# Task details
Convert everything from the start of the records down to the line containing "A: the tree at the point at 183,290", both ends included, into a two-column CSV with the headers text and answer, one row per text-and-answer pair. Place each value in its own quoted field with line breaks replaced by spaces, and leave the pictures out.

# # # # #

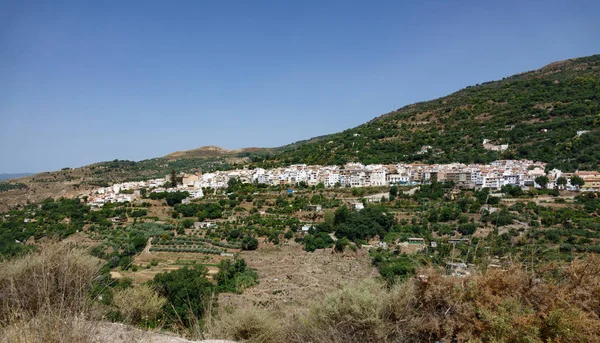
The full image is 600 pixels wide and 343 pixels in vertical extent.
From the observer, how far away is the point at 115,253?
19.2 metres

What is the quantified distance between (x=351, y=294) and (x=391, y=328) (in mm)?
520

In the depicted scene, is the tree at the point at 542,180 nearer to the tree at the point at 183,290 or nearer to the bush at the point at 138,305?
A: the tree at the point at 183,290

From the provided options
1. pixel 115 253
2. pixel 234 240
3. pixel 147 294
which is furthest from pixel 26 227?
pixel 147 294

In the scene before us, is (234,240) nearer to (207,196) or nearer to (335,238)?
(335,238)

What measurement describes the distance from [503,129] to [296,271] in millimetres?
35249

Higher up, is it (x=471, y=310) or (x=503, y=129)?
(x=503, y=129)

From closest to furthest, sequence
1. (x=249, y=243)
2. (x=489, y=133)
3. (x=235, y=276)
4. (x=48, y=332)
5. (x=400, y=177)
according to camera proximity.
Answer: (x=48, y=332) < (x=235, y=276) < (x=249, y=243) < (x=400, y=177) < (x=489, y=133)

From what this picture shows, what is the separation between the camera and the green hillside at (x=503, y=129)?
3288 centimetres

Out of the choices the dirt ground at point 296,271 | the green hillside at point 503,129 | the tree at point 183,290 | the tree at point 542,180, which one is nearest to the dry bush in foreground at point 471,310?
the tree at point 183,290

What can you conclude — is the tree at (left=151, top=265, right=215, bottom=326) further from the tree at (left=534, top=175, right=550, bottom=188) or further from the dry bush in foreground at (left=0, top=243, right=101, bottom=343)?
the tree at (left=534, top=175, right=550, bottom=188)

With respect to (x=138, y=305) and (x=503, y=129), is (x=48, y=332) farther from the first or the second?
(x=503, y=129)

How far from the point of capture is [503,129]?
4025 cm

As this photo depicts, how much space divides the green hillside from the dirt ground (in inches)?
915

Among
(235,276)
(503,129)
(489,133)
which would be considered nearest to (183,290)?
(235,276)
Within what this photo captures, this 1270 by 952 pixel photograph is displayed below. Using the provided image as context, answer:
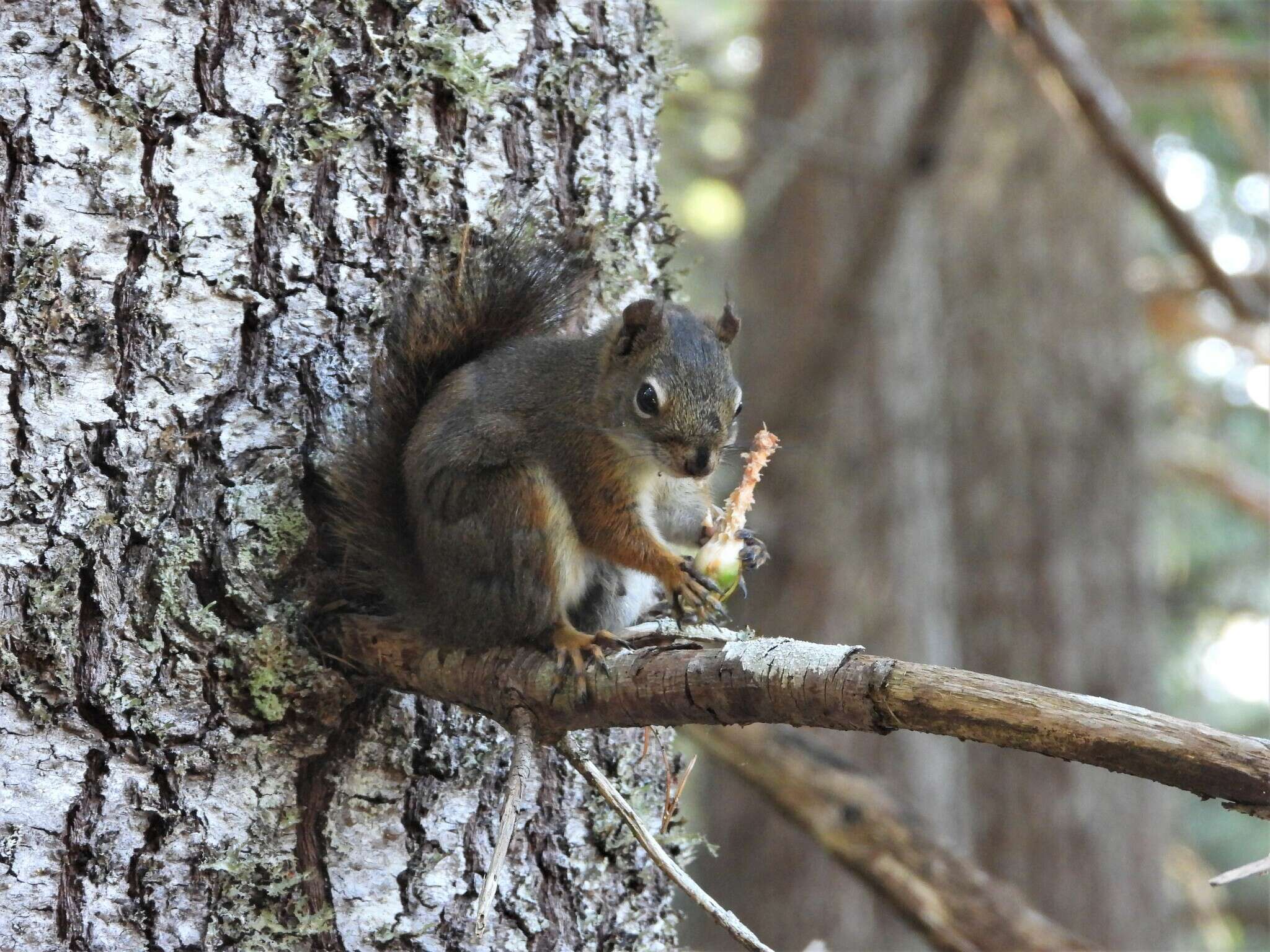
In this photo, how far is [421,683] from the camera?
144 centimetres

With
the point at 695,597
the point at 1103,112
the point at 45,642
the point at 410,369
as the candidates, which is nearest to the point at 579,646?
the point at 695,597

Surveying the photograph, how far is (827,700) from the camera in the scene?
1067 mm

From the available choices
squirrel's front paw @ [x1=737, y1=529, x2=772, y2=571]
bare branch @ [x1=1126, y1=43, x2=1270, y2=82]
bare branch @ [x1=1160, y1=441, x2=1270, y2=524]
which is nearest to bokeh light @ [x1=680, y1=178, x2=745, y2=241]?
bare branch @ [x1=1126, y1=43, x2=1270, y2=82]

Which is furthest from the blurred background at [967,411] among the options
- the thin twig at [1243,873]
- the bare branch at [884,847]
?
the thin twig at [1243,873]

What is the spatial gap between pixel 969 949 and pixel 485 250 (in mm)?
1283

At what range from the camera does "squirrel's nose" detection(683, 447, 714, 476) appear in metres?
1.77

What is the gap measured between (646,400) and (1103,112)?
1652mm

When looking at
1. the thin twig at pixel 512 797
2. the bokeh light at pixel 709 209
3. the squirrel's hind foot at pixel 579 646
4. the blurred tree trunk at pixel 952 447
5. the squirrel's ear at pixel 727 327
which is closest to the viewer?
the thin twig at pixel 512 797

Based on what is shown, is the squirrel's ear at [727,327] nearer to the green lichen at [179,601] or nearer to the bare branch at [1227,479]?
the green lichen at [179,601]

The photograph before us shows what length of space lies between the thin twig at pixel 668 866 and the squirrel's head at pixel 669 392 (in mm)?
596

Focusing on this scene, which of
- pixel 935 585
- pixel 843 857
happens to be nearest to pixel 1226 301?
pixel 935 585

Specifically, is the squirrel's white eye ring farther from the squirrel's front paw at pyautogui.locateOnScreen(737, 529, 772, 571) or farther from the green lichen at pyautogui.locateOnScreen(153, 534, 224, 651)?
the green lichen at pyautogui.locateOnScreen(153, 534, 224, 651)

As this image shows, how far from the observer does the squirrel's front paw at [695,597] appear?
1.72 meters

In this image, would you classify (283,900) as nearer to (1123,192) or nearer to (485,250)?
(485,250)
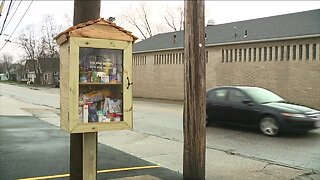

# # # # #

# The result
text,answer
"The full image is 600 pixels wide and 343 pixels in vertical extent. From the observer, how far away is the point at 115,253?","19.2 metres"
"What is the quantified distance between (x=351, y=294) and (x=391, y=328) (in mm)?","520"
"In the depicted scene, is the tree at the point at 542,180 nearer to the tree at the point at 183,290 or nearer to the bush at the point at 138,305?","A: the tree at the point at 183,290"